But hey, there are no rules or logic in English so have at it!



I think I understand:

I thought about trees:

Tree leaves (leaves from a tree)

Trees leaves (same but from more than one variety of tree)

Same logic for water:

Water edge (an edge that happens to be of a body of water)

Waters edge (same but of more than one body of water)


I'd add that "waters" doesn't need to mean more than one body of water. It can be used somewhat poetically to refer to water in a single body. First example I could find: https://biblehub.com/joshua/3-8.htm


In tree leaves, it could be leaves from a single tree or multiple trees. Hence, you can't pluralize tree into trees leaves, tree isn't allowed to recieve a plural there. If you write it as tree's leaves, then tree is singular, and the form is possessive (whereas before it served to disambiguate from, say, leaves of a book). Then you can also pluralize tree to trees' leaves, and now it's leaves from multiple trees.


Would the same logic also invalidate ‘waters edge’?
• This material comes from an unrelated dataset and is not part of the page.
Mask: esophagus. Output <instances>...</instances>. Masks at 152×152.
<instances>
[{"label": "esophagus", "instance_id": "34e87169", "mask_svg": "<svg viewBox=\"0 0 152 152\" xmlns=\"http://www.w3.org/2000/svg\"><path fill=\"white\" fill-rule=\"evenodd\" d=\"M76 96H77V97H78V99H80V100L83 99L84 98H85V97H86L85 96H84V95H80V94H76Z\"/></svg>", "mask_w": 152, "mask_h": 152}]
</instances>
> Tree leaves (leaves from a tree)

or it could be the single tree is vacating the area

> Trees leaves (same but from more than one variety of tree)

or multiple trees are vacating the area

we could equally turn edge into a verb as well. so now we have a whole other meaning outside of an apostrophe


Hadn't even considered that. I think that confirms "waters edge" can be grammatically correct. (random example: "as rain falls, flood waters edge closer")


Hmm, it seems like water can be plural or singular purely depending on the author's preference. I didn't realize that until now.


Yeah, that could totally be by design. For example,the book "Rainbows End" is not "Rainbow's End" specifically because the meaning of the first is intended, not the second.


Though when it comes up in the book it's clear that it was a mistake (or a cruel joke) in that context.


In the book's context. But in the meta-context of why it's in the book, the author's intent is to fool you into thinking it's a mistake, when it actually isn't. Specifically, it's supposed to suggest the technological singularity not being a pot of gold but the death of history (and possibly humanity).